Whoever is acquainted with the United States Postal Service knows of the excessive amount of “junk mail” which daily floods most American households. With the advent of electronic mail, the same is also experienced by its subscribers. The advantage of the latter is that with one click on your keyboard you can delete an unwanted message without needing to open it. Some e-mail providers even take care of that for you, ahead of time, by diverting suspicious messages into the category known as “spam,” thus keeping unwanted e-mails from your inbox.

Dr. Synesio Lyra

On the personal level, you can also be proactive in not permitting unsolicited, negative comments to affect you, or harsh responses which may be given to your  inquiries, besides other unedifying messages you need not store in your inner being. That could contaminate the stream flowing from your own heart toward others.

In your daily interactions with people, both those you know, as well as many who simply cross your path once, provide a whole assortment of messages aimed at you. Some are written, others are vocally presented, besides many more which can be just as eloquent, albeit unspoken: an evil stare, an unpleasant gesture, or any other non-verbal type of communication.

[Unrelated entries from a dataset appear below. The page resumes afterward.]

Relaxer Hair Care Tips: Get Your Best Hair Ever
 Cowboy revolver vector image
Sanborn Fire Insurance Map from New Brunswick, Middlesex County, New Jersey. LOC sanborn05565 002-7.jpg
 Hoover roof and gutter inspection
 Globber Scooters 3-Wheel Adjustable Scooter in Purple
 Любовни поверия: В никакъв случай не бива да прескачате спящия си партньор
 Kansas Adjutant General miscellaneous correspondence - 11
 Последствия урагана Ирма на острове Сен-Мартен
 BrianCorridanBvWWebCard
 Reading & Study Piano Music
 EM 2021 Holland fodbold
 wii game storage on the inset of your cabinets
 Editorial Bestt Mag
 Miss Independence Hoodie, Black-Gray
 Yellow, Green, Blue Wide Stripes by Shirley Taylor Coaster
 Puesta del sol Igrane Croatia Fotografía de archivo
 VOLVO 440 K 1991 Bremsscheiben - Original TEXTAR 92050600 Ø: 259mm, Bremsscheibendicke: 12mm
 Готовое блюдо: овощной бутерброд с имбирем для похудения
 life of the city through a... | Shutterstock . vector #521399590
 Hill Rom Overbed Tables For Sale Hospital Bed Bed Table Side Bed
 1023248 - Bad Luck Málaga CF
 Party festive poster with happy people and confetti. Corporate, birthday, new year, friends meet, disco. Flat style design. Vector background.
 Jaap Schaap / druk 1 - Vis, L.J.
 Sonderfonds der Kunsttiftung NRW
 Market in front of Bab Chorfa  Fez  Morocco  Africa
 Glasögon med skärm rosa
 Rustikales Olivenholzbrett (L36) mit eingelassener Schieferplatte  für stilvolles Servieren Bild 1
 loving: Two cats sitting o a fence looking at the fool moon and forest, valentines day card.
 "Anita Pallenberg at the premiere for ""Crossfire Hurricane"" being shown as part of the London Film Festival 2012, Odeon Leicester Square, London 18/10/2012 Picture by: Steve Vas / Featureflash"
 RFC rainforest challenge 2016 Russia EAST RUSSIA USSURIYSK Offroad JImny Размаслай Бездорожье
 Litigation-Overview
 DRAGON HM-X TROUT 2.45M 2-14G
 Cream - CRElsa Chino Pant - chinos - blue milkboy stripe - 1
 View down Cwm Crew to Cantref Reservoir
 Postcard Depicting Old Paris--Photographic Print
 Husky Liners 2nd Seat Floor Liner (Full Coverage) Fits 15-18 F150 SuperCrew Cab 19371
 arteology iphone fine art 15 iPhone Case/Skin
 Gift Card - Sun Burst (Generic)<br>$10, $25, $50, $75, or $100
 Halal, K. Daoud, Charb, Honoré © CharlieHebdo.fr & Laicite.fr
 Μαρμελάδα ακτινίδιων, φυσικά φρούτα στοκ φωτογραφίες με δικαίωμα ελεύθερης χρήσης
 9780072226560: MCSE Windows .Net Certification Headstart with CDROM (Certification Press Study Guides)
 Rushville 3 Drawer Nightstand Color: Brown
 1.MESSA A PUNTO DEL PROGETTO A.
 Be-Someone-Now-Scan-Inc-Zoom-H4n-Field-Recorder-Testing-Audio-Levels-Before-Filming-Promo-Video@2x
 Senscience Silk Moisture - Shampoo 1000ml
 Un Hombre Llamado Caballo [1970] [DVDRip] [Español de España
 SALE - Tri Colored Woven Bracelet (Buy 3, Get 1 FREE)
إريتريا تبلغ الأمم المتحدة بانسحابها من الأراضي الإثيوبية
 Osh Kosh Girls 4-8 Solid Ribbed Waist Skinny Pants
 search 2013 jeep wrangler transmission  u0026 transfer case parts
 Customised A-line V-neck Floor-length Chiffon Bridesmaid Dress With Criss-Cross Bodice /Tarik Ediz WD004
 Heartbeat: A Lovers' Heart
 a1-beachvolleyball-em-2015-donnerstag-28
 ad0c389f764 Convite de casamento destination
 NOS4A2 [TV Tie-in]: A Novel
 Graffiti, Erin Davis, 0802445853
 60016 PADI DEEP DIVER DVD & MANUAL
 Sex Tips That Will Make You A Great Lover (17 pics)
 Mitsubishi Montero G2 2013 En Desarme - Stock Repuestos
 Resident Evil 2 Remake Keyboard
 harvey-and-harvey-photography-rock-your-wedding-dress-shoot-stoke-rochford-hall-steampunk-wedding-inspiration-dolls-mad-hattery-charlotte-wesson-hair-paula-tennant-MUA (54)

Your best posture towards all these is to delete them from your memory as quickly as they come, long before they take hold of you and adversely affect you by poisoning the emotional reservoir which should supply all you need for the real challenges of any of your days.

I’ve met several people who, unnecessarily, daily endure a rather miserable existence because they hold on too tightly to grudges, resentments, and negative intimations which they allowed to lodge in their life. It may also relate to items they chose to interpret in a negative way even if that was not the original intent of the message. Whichever form it may take, the consequences are caustic for any life, often leading to illness, if not to death itself!

An expression the apostle Paul employs in several of his letters is the imperative “put away” which his readers were to observe. For instance, “Put away childish things…”(I Corinthians 13:11). And to the Ephesians, he exhorted: “Let all bitterness, wrath, anger, clamor, and evil speaking be put away from you, with all malice” (4:31).  In the same vein St. Peter urges his readers in “laying aside all malice” (I Peter 2:1) so as to reach higher levels of spiritual maturity and personal satisfaction.

Something quite sad is what happens when people delete the messages God had sent to be embraced and stored in the human heart and mind, to provide the directives for varied, unexpected situations encountered in daily life. At the same time, healthy pronouncements God wishes for us to receive and retain, sometimes cannot occupy human minds on account of too much corrosive negativity already lodged in that space. Such items need to be deleted so that you may “let the word of Christ dwell in you richly in all wisdom” (Colossians 3:16a).

The peace of God can dominate your entire being so that in moments of chaos or times of tranquility, you utilize the right stuff to keep you thriving while you reflect on those virtues and flush out what is displeasing to God and injurious to your own life!